Saturday, May 24, 2008

Google Guice and Xuices in General

Google Guice is a framework library that helps you implement certain design patterns like factories easily and elegantly. The Guice user guide and the tech talk video are recommended to get started with. I did start with them, but somehow, that felt short of giving the 'aha!' moment. A nice series of articles in four parts (Juicy Code with Google Guice in parts 1, 2, 3, 4, and 5 led me on to think further.

Finally I realized, which many of you more active into this domain might realize earlier, that Google Guice is useful no doubt, but that is just the tip of the iceberg. It is essentially AOP (Aspect Oriented Programming) using Java Annotations and code injection.

AOP in essence allows code to be broken up into modular functionalities, which are called concerns or aspects, that can then be injected into other places of the code easily. Typically concerns that are crosscutting are candidates for aspects, e.g., logging, security, transactions, or in a large application any typical behavior/pattern used quite frequently throughout. Most of the times these do not have anything to do with the core issue being addressed in the current module, but are necessary things to be done.
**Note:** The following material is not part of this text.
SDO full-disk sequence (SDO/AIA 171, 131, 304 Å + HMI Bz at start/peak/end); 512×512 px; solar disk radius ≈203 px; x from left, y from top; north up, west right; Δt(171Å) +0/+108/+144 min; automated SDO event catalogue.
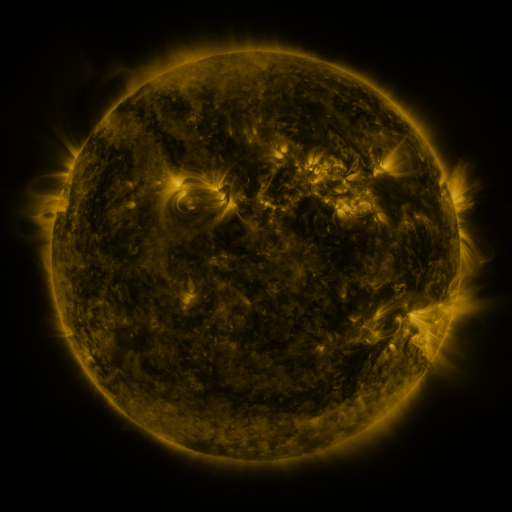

Fundamental constructs thus isolated and reused make the remaining code simpler to develop, understand, test and debug. That is what Guice does, isolating the addressed concern and making it easier for you as a user.

You can also make your own Xuice! Java has Annotation Processors that can be used to either generate code at compile time, branch out differently at run time and even generate bytecode to create and load new classes at run time. Using a powerful byte code manipulation library (maybe using Apache BCEL) you can inject or modify the byte code during class loading. The following java.net articles make good reading in this direction:

So, I'll now go and drink some Guice and think of making Xuice!